▶ **TEKS**
# # # #
Siapa yang tak kenal dengan presenter Najwa Shihab dalam program "Mata Najwa?" Wanita 42 tahun ini menilai DPR justru terkesan tidak serius dalam mencari solusi agar persoalan Covid-19 di Indonesia segera teratasi.
Kontan saja kritik Najwa mendapati reaksi keras dari DPR, misalnya, anggota DPR RI Fraksi PDI Perjuangan Arteria Dahlan meminta Najwa Shihab meminta maaf kepada DPR secara institusional atas kritik yang dilayangkan sebelumnya.
Anggota Komisi III DPR dari Fraksi Gerindra Habiburokhman menjelaskan DPR bekerja sesuai dengan fungsinya dalam bidang pengawasan, penganggaran, dan legislasi. Ia pun menyebutkan, DPR bekerja ekstra dengan membentuk Satgas Lawan Covid-19 yang merupakan inisiatif DPR.
Senada dengan itu, anggota DPR dari Fraksi PPP Arsul Sani mempertanyakan kesarjanaan hukum Najwa, yang tak tahu kewajiban DPR.
Berbeda dengan itu, Wakil Ketua Umum Partai Gerindra, Fadli Zon menilai kritik Najwa biasa saja.
Lalu, banyak orang kemudian yang tampaknya berpihak kepada Najwa dan beranggapan negatif kepada anggota DPR? Meskipun demikian, ada baiknya menyilang pendapat juga agar Najwa mau belajar dari kritik DPR terhadap dirinya.
Barangkali bagi sebagian orang, pernyataan atau pertanyaan yang diajukan Najwa sangat tajam dan kritik terhadap nara sumbernya? Namun, sebagai manusia biasa bagaimana rasanya, Najwa juga kalau dicecer dengan pertanyaan serupa.
# # # #
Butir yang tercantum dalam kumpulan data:
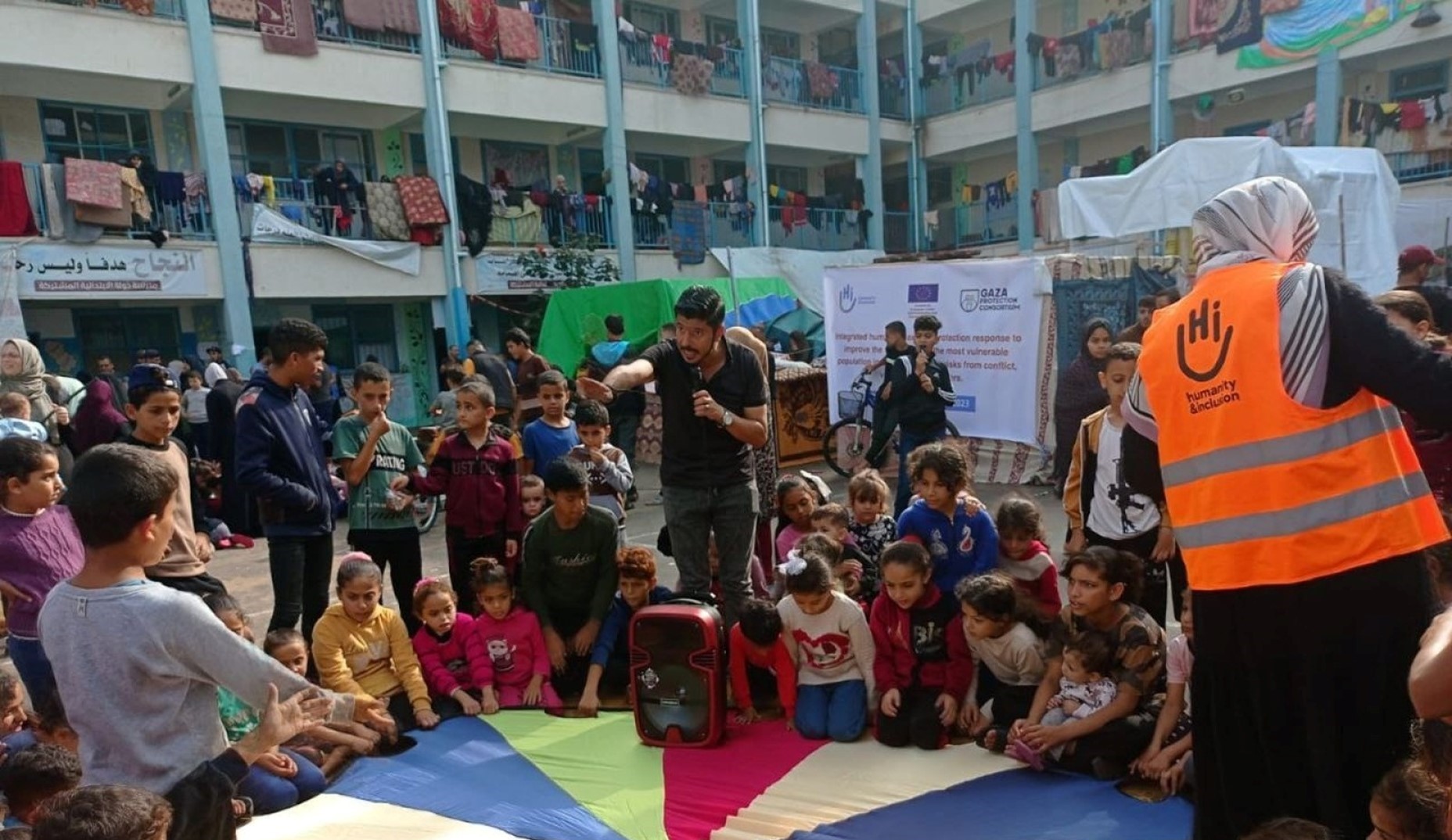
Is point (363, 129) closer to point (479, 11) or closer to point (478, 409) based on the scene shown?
point (479, 11)

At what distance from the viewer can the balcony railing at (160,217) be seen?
12.4 metres

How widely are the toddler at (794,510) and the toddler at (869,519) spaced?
0.74ft

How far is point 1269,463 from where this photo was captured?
1.86m

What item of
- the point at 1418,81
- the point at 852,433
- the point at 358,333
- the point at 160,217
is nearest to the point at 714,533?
the point at 852,433

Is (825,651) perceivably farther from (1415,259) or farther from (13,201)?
(13,201)

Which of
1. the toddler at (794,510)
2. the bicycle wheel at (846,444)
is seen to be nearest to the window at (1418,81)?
the bicycle wheel at (846,444)

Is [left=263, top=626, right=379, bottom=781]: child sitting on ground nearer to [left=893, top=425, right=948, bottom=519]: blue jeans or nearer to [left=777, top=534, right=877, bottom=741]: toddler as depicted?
[left=777, top=534, right=877, bottom=741]: toddler

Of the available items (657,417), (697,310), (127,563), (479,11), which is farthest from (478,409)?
(479,11)

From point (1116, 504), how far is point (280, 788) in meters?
3.42

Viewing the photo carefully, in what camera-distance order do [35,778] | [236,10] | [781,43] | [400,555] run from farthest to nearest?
[781,43] < [236,10] < [400,555] < [35,778]

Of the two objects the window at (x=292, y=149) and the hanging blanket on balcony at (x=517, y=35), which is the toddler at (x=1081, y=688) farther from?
the hanging blanket on balcony at (x=517, y=35)

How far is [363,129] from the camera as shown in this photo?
53.1 feet

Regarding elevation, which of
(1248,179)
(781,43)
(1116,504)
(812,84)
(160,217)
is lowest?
(1116,504)

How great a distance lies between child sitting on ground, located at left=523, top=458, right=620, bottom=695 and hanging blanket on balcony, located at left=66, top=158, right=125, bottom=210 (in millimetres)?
11365
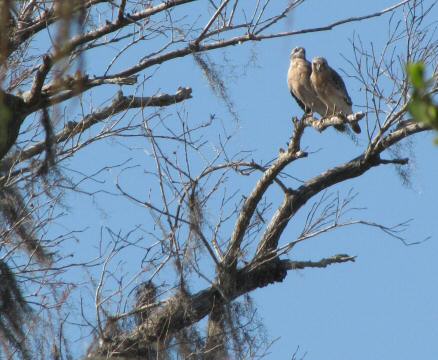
# # # #
▶ **TUGAS A**
Jawablah pertanyaan berikut berdasarkan teks tentang kritik Najwa Shihab kepada DPR.
(i) Berapa usia Najwa Shihab menurut teks?
(ii) Arteria Dahlan berasal dari fraksi apa?
(iii) Bagaimana Fadli Zon menilai kritik Najwa?
▶ **TUGAS B**
Lanjutkan teks tentang kritik Najwa Shihab kepada DPR mulai setelah kalimat terakhirnya.
Data tersebut tidak diperlukan untuk mengerjakan tugas.

▶ **RUANG JAWABAN A**
(i) 42 tahun.
(ii) Fraksi PDI Perjuangan.
(iii) Ia menilai kritik Najwa biasa saja.

▶ **RUANG JAWABAN B**
Sesungguhnya saat Najwa diinterview Deddy Corbuzier dimprogram "Hitam Putih" Najwa sedikit tampak agak sedikit grogi? Ya, begitulah sisi manusiawi kita ketika kita yang mengajukan pertanyaan tampak lebih percaya diri daripada penjawab. Sebagaimana banyak orang, bahkan yang mengerti hukum saat dihadapkan dengan penyidikan polisi misalnya, sedikit banyaknya rasa cemas dapat muncul?
Tentu saja, Najwa dengan posisinya presenter Mata Najwa, apalagi ditempatnya bekerja sebagai jurnalis MetroTV yang cenderung kritis. Meski belakangan kalau dihadapkan dengan TVOne misalnya dalam Pilpres 2014? Tampak jelas blok kedua Tv itu?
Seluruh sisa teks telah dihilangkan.